Monday, April 13, 2009

Tucker: The Man and His Dream

Filmmaker Francis Ford Coppola has always been at odds with the Hollywood studio system. He has spent the majority of his career trying to make movies without their help. He is a genius and an innovator in the area of film but has had to relinquish his dream of independence and submit to the system he despises. This makes him the perfect person to do a film about Preston Tucker, a 1940s automobile designer who dreamed of making cars outside of the established system, only to be defeated by the said system. The parallels between Coppola and this intriguing historical figure are very similar and it is easy to see what attracted the director to a project that celebrated a distinctive vision, innovation, and a passion to create something truly unique. Coppola not only sees these attributes in his subject, but in himself as well. The end result: Tucker: The Man and His Dream (1988), an enthusiastic and entertaining tribute to a misunderstood dreamer.

Tucker is a film cleverly presented as a kitschy promotional film/documentary straight out of the 1950s, complete with a cheery narrator and flashy titles that occasionally decorate the screen. However, these amusing details never distract us from the story that concerns Preston Tucker's (Jeff Bridges) dream of making a safe and reliable family automobile — a rather radical idea for his time. As a result, the established car manufacturers considered his car a threat to their products and with good reason. Tucker's car could be built for a fraction of the money it took the mainstream car makers to build one. His car also featured a wide array of extras like disc brakes, seat belts, a fuel-injected engine in the rear, a padded dashboard, and a front windshield that popped out in a severe collision. As amazing as it seems, these ideas were considered revolutionary at the time, and as Tucker began to make his car a reality, the powerful Detroit automobile makers and the authorities in Washington, D.C. worked together to ruin him. Even though Tucker's life is ultimately one that encompasses a tragic rise and fall, the film does not feel like a somber lament but rather a colorful celebration of the wonderful things that he achieved.

The film's inception can be traced as far back as 1976 when Coppola considered it as a potential project with Marlon Brando playing Tucker. Nothing ever materialized and so Coppola ended up meeting with composer/conductor Leonard Bernstein with the idea of transforming the film into a musical comedy. This approach was deemed "impractical" and the film was shelved again. It didn't hurt that anyone less than 30 years of age would even know that this person actually existed. A studio wasn't interested in doing a film on a rather obscure historical figure like Preston Tucker.

It wasn't until 1986 that Tucker became a viable commodity in the eyes of a studio. This was due in large part to the involvement of Coppola's close friend and cinematic contemporary, George Lucas who guaranteed a $25 million budget for the film. Lucas' timing couldn't have been more perfect for Coppola. He was still mourning the death of his son, Gio (Coppola dedicated the film to him) and the opportunity to do a motion picture with this much creative and financial freedom renewed his love affair with film.

Exercise tasks>
1) Translate this sentence from the Tucker film review into Spanish: "Tucker's car could be built for a fraction of the money it took the mainstream car makers to build one."
2) Write what comes next in the Tucker film review, starting right after the sentence ending "renewed his love affair with film."
The items play no role here.

Given information>
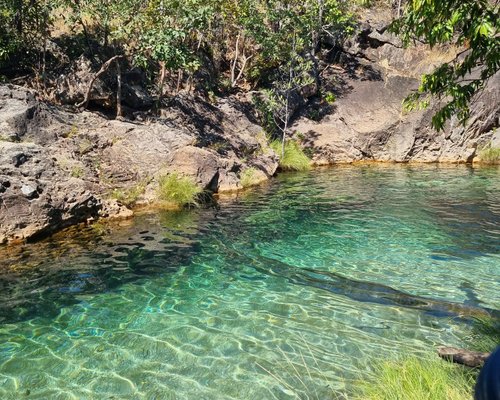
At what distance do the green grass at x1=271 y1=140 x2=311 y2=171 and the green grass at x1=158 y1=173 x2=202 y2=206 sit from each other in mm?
8504

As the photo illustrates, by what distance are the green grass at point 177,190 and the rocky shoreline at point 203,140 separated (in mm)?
497

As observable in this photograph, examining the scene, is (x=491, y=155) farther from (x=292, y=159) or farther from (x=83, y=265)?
(x=83, y=265)

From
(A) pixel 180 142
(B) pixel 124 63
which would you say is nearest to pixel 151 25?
(B) pixel 124 63

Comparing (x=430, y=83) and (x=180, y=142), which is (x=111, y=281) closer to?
(x=430, y=83)

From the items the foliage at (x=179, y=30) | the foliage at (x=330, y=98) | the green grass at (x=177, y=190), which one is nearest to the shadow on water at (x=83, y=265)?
the green grass at (x=177, y=190)

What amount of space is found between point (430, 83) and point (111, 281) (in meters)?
5.95

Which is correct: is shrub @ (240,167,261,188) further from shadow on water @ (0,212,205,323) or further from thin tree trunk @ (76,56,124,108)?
thin tree trunk @ (76,56,124,108)

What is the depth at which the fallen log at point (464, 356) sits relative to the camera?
3.99m

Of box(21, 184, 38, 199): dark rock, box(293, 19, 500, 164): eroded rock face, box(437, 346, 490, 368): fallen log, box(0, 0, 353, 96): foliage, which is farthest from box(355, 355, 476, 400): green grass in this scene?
box(293, 19, 500, 164): eroded rock face

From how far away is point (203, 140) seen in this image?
59.7 ft

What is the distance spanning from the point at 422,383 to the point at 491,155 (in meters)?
22.7

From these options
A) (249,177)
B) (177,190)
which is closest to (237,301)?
(177,190)

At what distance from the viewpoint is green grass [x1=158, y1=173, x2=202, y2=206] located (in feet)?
42.4

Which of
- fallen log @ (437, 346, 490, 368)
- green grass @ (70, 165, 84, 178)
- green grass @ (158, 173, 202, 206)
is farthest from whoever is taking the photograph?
green grass @ (158, 173, 202, 206)
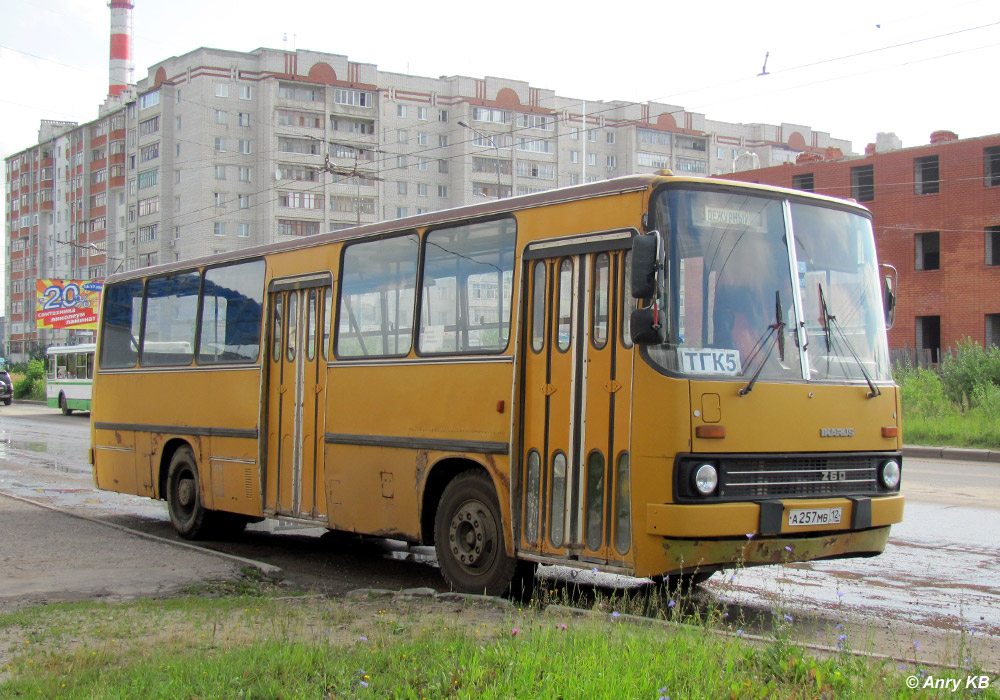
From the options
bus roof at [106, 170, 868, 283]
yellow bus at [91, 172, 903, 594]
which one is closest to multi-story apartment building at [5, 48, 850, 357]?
bus roof at [106, 170, 868, 283]

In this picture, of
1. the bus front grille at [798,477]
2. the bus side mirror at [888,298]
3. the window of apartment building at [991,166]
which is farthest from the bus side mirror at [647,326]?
the window of apartment building at [991,166]

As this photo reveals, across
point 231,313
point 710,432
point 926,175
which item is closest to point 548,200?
point 710,432

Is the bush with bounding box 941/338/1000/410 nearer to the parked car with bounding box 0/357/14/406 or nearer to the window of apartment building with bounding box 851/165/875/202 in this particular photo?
the window of apartment building with bounding box 851/165/875/202

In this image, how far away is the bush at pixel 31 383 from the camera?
2564 inches

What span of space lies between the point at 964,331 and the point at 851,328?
4578 centimetres

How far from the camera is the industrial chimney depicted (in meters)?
103

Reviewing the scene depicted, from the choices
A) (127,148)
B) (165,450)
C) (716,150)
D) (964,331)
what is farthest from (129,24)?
(165,450)

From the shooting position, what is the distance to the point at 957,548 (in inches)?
388

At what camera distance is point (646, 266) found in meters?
6.34

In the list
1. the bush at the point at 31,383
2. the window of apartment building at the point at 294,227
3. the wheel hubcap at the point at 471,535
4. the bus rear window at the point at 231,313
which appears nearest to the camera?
the wheel hubcap at the point at 471,535

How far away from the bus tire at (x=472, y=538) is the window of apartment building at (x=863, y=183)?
49.5 m

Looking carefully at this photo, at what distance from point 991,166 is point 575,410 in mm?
47322

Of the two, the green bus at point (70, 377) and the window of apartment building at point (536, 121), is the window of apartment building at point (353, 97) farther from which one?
the green bus at point (70, 377)

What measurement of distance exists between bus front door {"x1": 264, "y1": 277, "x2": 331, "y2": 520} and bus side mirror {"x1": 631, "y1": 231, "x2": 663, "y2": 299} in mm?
4247
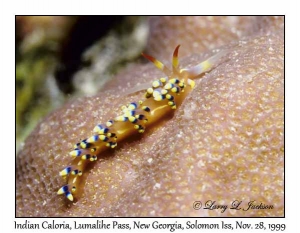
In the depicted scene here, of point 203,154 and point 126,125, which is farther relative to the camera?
point 126,125

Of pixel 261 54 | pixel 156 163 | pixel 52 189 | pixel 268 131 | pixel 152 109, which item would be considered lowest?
pixel 52 189

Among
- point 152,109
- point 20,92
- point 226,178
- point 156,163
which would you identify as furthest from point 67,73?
point 226,178

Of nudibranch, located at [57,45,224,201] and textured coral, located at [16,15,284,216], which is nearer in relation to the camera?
textured coral, located at [16,15,284,216]

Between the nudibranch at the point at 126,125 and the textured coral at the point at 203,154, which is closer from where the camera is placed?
the textured coral at the point at 203,154

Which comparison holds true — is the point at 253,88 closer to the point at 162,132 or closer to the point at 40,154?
the point at 162,132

Answers to the exercise>
1) El automóvil de Tucker podía construirse por una fracción del dinero que les costaba a los fabricantes de automóviles convencionales construir uno.

2)
Coppola had a certain amount of personal affiliation with the material. His father had been one of the original investors in Tucker stock and since Coppola was a young boy he had always admired the inventor's short-lived legacy. Although, he stated in an interview that, "It was that beautiful, gleaming car that caught my imagination, but it was also something else: the whole notion of what our country was going to be like in twenty or thirty years, based on our new position in the world...our technological inventiveness." However, if one begins to examine the careers of both men, a strong parallel between the two begins to emerge. Tucker tried to push the existing boundaries of car manufacturing much in the same way that Coppola attempted to experiment with the rules of mainstream filmmaking. Like Coppola refusing to work in Hollywood, the established area to make films, Tucker resisted the urge to conform and manufacture his cars in Detroit, the heart of America's car makers. The more the lives of both men are examined and compared, it is readily apparent to see that a boyhood admiration of the man was not the only thing that drew Coppola to this project; he saw much of himself in Preston Tucker.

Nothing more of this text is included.